◆ **EXCERPT TO READ**
----------

[PATCH 001 of 006] raid5: Move write operations to a work queue

Dan Williams <dan.j.williams@xxxxxxxxx> · Wed, 28 Jun 2006 11:23:56 -0700

This patch moves write (reconstruct and read-modify) operations to a
work queue.  Note the next patch in this series fixes some incorrect
assumptions around having multiple operations in flight (i.e. ignore
this version of 'queue_raid_work').

Signed-off-by: Dan Williams <dan.j.williams@xxxxxxxxx>

 drivers/md/raid5.c         |  314 +++++++++++++++++++++++++++++++++++++++++----
 include/linux/raid/raid5.h |   67 +++++++++
 2 files changed, 357 insertions(+), 24 deletions(-)

===================================================================
Index: linux-2.6-raid/drivers/md/raid5.c
===================================================================

--- linux-2.6-raid.orig/drivers/md/raid5.c	2006-06-28 08:44:11.000000000 -0700
+++ linux-2.6-raid/drivers/md/raid5.c	2006-06-28 09:52:07.000000000 -0700
@@ -305,6 +305,7 @@
 	memset(sh, 0, sizeof(*sh) + (conf->raid_disks-1)*sizeof(struct r5dev));
 	sh->raid_conf = conf;
 	spin_lock_init(&sh->lock);
+	INIT_WORK(&sh->ops.work, conf->do_block_ops, sh);
 
 	if (grow_buffers(sh, conf->raid_disks)) {
 		shrink_buffers(sh, conf->raid_disks);
@@ -1224,6 +1225,80 @@
 	}
 }
 
+static int handle_write_operations5(struct stripe_head *sh, int rcw, int locked)

----------

◆ **TASK INSTRUCTIONS**
**1.** Reproduce the section of the raid5 patch that opens with the words containing "This patch moves" and closes with "insertions(+), 24 deletions(-)".
**2.** Translate this sentence from the raid5 patch into Spanish: "This patch moves write (reconstruct and read-modify) operations to a work queue."
The data after this point comes from a separate, unrelated source.

◆ **DATA BLOCK**
----------

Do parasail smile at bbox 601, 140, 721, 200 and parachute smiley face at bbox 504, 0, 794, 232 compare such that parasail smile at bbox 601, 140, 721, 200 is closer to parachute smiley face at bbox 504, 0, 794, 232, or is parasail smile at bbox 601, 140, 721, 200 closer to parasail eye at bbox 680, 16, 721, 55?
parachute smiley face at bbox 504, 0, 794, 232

----------

◆ **RESULTS BY TASK**
**1.**
This patch moves write (reconstruct and read-modify) operations to a
work queue.  Note the next patch in this series fixes some incorrect
assumptions around having multiple operations in flight (i.e. ignore
this version of 'queue_raid_work').

Signed-off-by: Dan Williams <dan.j.williams@xxxxxxxxx>

 drivers/md/raid5.c         |  314 +++++++++++++++++++++++++++++++++++++++++----
 include/linux/raid/raid5.h |   67 +++++++++
 2 files changed, 357 insertions(+), 24 deletions(-)

**2.** Este parche traslada las operaciones de escritura (de reconstrucción y de lectura-modificación) a una cola de trabajo.